## [Arbeitsauftrag 1]
Ändere eine Passage aus dem Text über Neutrinos und gib sie wieder, wobei „Südpol“ durch „Nordpol“ ersetzt wird. Setze bei den Worten „Wir spüren sie“ ein und höre nach „Gefüge unseres Kosmos.“ auf.

## [Textauszug]

Physik: Forscher jagen Geisterteilchen im ewigen Eis
Neutrinos halten unsere Sonne am Leuchten und sind doch kaum nachzuweisen. Am Südpol fangen Physiker die geisterhaften Elementarteilchen aus dem All.
Wir spüren sie nicht, aber sie sind da. Billionen winziger Teilchen durchqueren jede Sekunde unseren Körper. Sie heißen Neutrinos und sind die Geister unter den Elementarteilchen: sie interagieren kaum mit der Materie, die meisten von ihnen durchqueren ungehindert den gesamten Erdball. Physiker versuchen wenigstens einige dieser Partikel einzufangen und haben dafür am Südpol einen riesigen Detektor kilometertief ins ewige Eis gebaut. Denn so geisterhaft Neutrinos auch sind, sie spielen eine bedeutende Rolle im Gefüge unseres Kosmos.
Anfang des 20. Jahrhunderts stießen Physiker auf eine merkwürdige Erscheinung: Bei einem bestimmten radioaktiven Prozess, dem Beta-Zerfall, schien irgendwo Energie verloren zu gehen. Atomkerne bestehen aus zwei Arten von Teilchen, den elektrisch positiv geladenen Protonen und den ungeladenen, also neutralen Neutronen. Beim Beta-Zerfall wandelt sich ein Neutron im Inneren eines Atomkerns in ein Proton und ein aus dem Kern herausfliegendes Elektron um. Doch genaue Messungen zeigten, dass die beiden entstehenden Teilchen deutlich weniger Energie besitzen als das ursprüngliche Neutron.
Das aber darf nicht sein: Eines der unumstößlichen Gesetze der Physik besagt, dass Energie nicht verloren gehen kann. Um dieses Gesetz von der Erhaltung der Energie zu retten, schlug der österreichische Physiker Wolfgang Pauli 1930 vor, dass beim Beta-Zerfall ein bis dahin unbekanntes, masseloses und elektrisch neutrales Teilchen entsteht, welches die fehlende Energie aufnimmt – ein „kleines Neutron“ also. Der italienische Physiker Enrico Fermi lieferte 1933 ein theoretisches Modell des Vorgangs nach und taufte das Teilchen „Neutrino“.

## [Gegebene Liste]
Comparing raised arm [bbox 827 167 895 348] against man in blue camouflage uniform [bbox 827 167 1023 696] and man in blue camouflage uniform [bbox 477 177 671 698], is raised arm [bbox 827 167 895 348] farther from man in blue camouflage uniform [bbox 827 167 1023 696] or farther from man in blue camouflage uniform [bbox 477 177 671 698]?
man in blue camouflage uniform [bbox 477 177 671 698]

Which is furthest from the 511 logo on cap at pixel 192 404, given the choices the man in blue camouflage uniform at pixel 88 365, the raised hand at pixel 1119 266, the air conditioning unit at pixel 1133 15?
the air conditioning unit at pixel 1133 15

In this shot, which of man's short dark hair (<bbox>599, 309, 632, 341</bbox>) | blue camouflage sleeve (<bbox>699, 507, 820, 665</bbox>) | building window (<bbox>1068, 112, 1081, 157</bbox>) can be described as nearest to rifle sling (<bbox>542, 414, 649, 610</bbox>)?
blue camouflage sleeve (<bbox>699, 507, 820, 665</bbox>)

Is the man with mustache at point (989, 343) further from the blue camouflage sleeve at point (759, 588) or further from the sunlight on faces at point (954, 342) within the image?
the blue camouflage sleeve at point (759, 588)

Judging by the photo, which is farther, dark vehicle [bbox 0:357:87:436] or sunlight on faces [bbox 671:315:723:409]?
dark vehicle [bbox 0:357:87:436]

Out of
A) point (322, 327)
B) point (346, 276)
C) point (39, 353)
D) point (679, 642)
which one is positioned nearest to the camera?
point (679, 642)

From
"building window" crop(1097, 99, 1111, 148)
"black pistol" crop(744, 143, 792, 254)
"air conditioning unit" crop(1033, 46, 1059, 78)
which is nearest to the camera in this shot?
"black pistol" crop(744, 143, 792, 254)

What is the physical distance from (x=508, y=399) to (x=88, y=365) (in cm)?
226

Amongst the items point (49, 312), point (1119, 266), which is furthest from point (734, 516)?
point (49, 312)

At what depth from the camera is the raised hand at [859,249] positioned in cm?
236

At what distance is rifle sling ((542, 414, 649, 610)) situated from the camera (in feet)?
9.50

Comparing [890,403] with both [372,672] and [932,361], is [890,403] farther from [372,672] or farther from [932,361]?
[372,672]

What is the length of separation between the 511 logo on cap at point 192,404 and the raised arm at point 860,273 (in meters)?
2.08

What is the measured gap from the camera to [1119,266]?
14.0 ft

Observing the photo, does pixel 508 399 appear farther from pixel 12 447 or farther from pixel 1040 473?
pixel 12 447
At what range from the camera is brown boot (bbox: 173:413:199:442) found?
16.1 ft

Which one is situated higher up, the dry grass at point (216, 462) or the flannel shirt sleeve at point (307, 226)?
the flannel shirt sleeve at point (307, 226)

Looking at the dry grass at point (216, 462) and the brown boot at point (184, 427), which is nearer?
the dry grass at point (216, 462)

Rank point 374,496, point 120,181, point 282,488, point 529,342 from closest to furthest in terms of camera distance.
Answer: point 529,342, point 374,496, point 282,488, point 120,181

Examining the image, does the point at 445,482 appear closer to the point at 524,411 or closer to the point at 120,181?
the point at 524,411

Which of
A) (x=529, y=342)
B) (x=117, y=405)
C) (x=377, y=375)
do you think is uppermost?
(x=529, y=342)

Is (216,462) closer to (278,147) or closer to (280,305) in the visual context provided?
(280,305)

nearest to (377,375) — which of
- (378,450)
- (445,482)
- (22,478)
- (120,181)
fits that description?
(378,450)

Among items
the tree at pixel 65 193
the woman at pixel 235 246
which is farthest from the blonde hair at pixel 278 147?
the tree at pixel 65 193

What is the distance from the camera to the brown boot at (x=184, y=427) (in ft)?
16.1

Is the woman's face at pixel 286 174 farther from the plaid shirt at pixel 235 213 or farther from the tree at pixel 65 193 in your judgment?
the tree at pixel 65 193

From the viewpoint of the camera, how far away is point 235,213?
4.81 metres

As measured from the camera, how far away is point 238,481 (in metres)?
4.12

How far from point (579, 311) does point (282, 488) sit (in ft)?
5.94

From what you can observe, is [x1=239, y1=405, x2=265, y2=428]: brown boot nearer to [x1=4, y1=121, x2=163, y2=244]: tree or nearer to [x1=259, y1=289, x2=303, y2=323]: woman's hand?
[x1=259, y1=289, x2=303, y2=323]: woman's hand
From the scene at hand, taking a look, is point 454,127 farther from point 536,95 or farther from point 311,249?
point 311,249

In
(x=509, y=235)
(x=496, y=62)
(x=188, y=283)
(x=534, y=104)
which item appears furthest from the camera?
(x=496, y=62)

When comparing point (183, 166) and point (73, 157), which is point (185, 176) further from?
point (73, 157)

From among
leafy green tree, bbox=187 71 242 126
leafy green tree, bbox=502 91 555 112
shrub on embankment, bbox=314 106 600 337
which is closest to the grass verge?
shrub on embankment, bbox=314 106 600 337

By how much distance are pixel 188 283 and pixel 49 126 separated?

## [Arbeitsauftrag 2]
Führe alle Zeilen der Liste auf, in denen die Zeichenfolge „situated“ vorkommt.

## [Erwartete Lösung 1]
Wir spüren sie nicht, aber sie sind da. Billionen winziger Teilchen durchqueren jede Sekunde unseren Körper. Sie heißen Neutrinos und sind die Geister unter den Elementarteilchen: sie interagieren kaum mit der Materie, die meisten von ihnen durchqueren ungehindert den gesamten Erdball. Physiker versuchen wenigstens einige dieser Partikel einzufangen und haben dafür am Nordpol einen riesigen Detektor kilometertief ins ewige Eis gebaut. Denn so geisterhaft Neutrinos auch sind, sie spielen eine bedeutende Rolle im Gefüge unseres Kosmos.

## [Erwartete Lösung 2]
At what distance is rifle sling ((542, 414, 649, 610)) situated from the camera (in feet)?
Which one is situated higher up, the dry grass at point (216, 462) or the flannel shirt sleeve at point (307, 226)?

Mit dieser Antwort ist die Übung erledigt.